How to write a lexer

generate it with a tool
write one by hand
for an existing language
- search in google: “Lexical grammar for language you prefer”
- find an open-source implementation of the language
- it might be in a format ready for some tool
for a custom language write down on paper the lexical grammar
- define your keywords
- rules for identifiers, numbers, strings, …
- …

Generate a lexer

Tools use finite automata to recognize the tokens. When a token is recognized, an user action code is executed, so that the type and the value of the token can be stored.

Tools

flex - uses tables for the states of the automaton
re2c - generates code for the automaton in C
- claims easier debuggability, but still the generated code is pretty complex
some parser generators have a built-in lexer as well

Flex

definitions
%%
rules
%%
user code

%{
/* include verbatim code */
#include <math.h>
%}

DIGIT    [0-9]
ID       [a-z][a-z0-9]*

%%

{DIGIT}+    {
            printf("An int:%s:%d\n", yytext, atoi(yytext));
            }

{DIGIT}+"."{DIGIT}*        {
            printf("A float:%s:%g\n", yytext, atof(yytext));
            }

if|then|while|do|for|function        {
            printf("A keyword:%s\n", yytext);
            }

{ID}        printf("An identifier:%s\n", yytext);

Input

https://github.com/SofiaCPP/IPL/blob/master/demo/flex/JavaScript.flex

Output

https://github.com/SofiaCPP/IPL/blob/master/demo/flex/lex.yy.c

Disclaimer

Default options used!

flex is quite customizable, either by options, or by defines for the file.

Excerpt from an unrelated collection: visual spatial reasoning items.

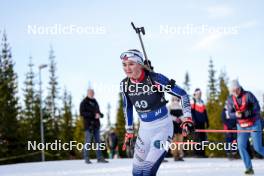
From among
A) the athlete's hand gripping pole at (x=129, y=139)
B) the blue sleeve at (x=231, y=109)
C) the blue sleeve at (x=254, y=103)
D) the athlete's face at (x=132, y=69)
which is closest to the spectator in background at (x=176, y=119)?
the blue sleeve at (x=231, y=109)

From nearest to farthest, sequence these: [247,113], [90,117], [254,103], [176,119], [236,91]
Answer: [247,113]
[254,103]
[236,91]
[90,117]
[176,119]

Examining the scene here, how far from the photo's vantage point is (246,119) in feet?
32.2

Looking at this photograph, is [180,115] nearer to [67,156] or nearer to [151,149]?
[151,149]

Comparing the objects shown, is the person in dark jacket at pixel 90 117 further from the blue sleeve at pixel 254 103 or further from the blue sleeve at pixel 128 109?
A: the blue sleeve at pixel 128 109

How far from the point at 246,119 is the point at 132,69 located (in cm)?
447

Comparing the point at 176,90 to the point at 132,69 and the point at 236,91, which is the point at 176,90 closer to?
the point at 132,69

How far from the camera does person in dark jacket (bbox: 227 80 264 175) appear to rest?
971cm

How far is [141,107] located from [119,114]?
222 feet

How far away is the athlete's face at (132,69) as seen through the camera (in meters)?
6.19

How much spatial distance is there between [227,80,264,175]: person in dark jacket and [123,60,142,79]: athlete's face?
4260 mm

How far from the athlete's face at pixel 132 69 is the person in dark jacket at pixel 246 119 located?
4.26 m

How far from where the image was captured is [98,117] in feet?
44.4

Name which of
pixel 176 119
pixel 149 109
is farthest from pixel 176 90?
pixel 176 119

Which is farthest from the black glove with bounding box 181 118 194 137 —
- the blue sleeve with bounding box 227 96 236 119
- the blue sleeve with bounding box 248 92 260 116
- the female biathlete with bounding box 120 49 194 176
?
the blue sleeve with bounding box 227 96 236 119
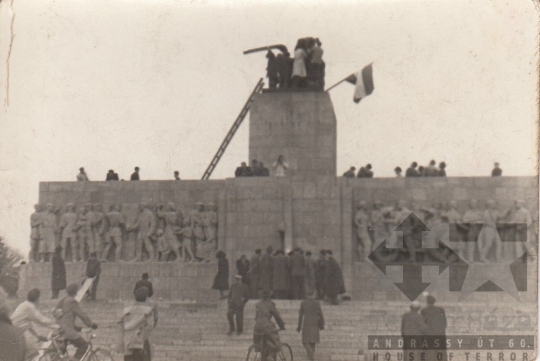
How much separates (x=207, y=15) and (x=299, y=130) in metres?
6.23

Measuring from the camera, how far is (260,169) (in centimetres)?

We have used the default options for simplicity.

re2c

re2c.org
https://github.com/SofiaCPP/IPL/tree/master/spasm/src/asm
- lexer.re
- dfa.svg

Debugging tool generated code

pretty much impossible in the generated code
the tool is created to allow defining the lexer in high-level language

Debug the high-level language definition, not the generated code

Writing a lexer by hand

Start with the lexical grammar
Read input symbol by symbol, for each symbol follow rules that are still possible
Continue reading until no more input is possible -> emit the last possible token

Writing a lexer by hand

For our sample lexical grammar:

while (c != '\0') {
    if (isdigit(c)) {
        emit_number();
    }
    else if (c >= 'a' && c <= 'z') {
        auto word = read_word();
        if (keyword(word)) {
            emit_keyword(word);
        } else {
            emit_identifier(word);
        }
    }
    else { error(); }
}

Keyword vs identifier

The set of keywords is fixed and finite.

it is possible to create a perfect hash
- gperf is a tool for that
use a good data-structure that will allow for very fast look-up

Demo for gperf

https://github.com/SofiaCPP/IPL/tree/master/demo/gperf

Note

Some languages do not have/need grammar for compilation

assembler languages
Languages based on reverse or prefix notation
Forth

Lexer in JSImpl

Lexer.cpp

by hand
std::unordered_map to recognize keywords

Homework

Create a xxx2html syntax highlighter for a language of your choice.